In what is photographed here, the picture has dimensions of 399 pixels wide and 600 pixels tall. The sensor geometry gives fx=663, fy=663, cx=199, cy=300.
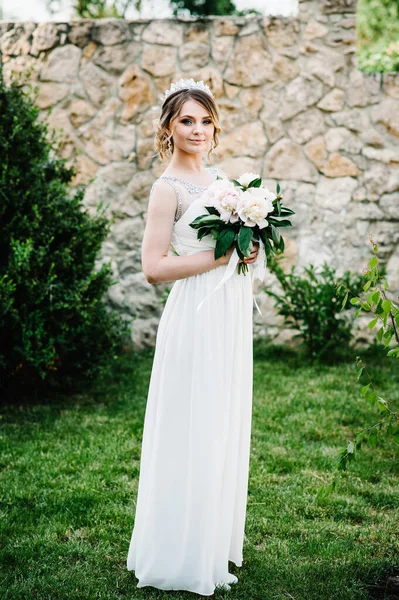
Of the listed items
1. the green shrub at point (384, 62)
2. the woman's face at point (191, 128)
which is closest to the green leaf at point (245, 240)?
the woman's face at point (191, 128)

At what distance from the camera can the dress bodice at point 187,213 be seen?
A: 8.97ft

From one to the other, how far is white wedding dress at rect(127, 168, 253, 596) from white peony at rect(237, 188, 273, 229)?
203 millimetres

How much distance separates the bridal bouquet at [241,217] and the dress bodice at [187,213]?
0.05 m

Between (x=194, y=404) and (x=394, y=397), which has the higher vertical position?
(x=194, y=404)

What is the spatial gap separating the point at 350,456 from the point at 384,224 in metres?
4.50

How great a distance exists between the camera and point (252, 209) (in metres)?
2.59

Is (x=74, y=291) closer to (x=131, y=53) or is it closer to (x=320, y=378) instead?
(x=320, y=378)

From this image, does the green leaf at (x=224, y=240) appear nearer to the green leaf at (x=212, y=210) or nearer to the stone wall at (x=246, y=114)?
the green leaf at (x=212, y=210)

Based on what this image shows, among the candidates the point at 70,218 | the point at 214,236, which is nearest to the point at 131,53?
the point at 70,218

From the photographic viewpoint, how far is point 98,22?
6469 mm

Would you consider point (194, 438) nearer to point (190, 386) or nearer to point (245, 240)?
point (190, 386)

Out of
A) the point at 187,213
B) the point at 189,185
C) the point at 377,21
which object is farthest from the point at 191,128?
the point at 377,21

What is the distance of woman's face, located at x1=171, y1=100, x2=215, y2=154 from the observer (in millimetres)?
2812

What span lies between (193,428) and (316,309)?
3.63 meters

_ _ _

Reproduce the data above with each "dress bodice" renamed to "dress top" and every other word unchanged. Omit the pictures.

In what is photographed here, the picture has dimensions of 399 pixels wide and 600 pixels tall. The sensor geometry gives fx=663, fy=663, cx=199, cy=300.
Of the listed items
1. the green shrub at point (384, 62)
2. the woman's face at point (191, 128)
which is closest to the green leaf at point (245, 240)?
the woman's face at point (191, 128)

At what distance from the camera can the dress top at point 187,213 be seen?
A: 8.97ft

From one to the other, how far is white wedding dress at rect(127, 168, 253, 596) from white peony at rect(237, 188, 273, 229)?
203 millimetres

How much distance separates the bridal bouquet at [241,217] and the dress top at [187,213]?
0.05 m

Between (x=194, y=404) and (x=394, y=397), which has the higher vertical position?
(x=194, y=404)

What is the spatial gap separating the point at 350,456 from the point at 384,224 in metres?
4.50

How great a distance exists between the camera and point (252, 209) (in metres)?
2.59

Is (x=74, y=291) closer to (x=131, y=53) or is it closer to (x=320, y=378) instead?
(x=320, y=378)

From this image, does the green leaf at (x=224, y=240) appear nearer to the green leaf at (x=212, y=210) or nearer to the stone wall at (x=246, y=114)?
the green leaf at (x=212, y=210)

Based on what this image shows, among the candidates the point at 70,218 | the point at 214,236, which is nearest to the point at 131,53?
the point at 70,218

From the photographic viewpoint, how far is point 98,22?
6469 mm

Would you consider point (194, 438) nearer to point (190, 386) or nearer to point (245, 240)?
point (190, 386)

Out of
A) the point at 187,213
B) the point at 189,185
C) the point at 377,21
which object is farthest from the point at 191,128?
the point at 377,21

What is the distance of woman's face, located at x1=171, y1=100, x2=215, y2=154 from the observer (in millimetres)?
2812

What span lies between (193,428) and (316,309)?
3.63 meters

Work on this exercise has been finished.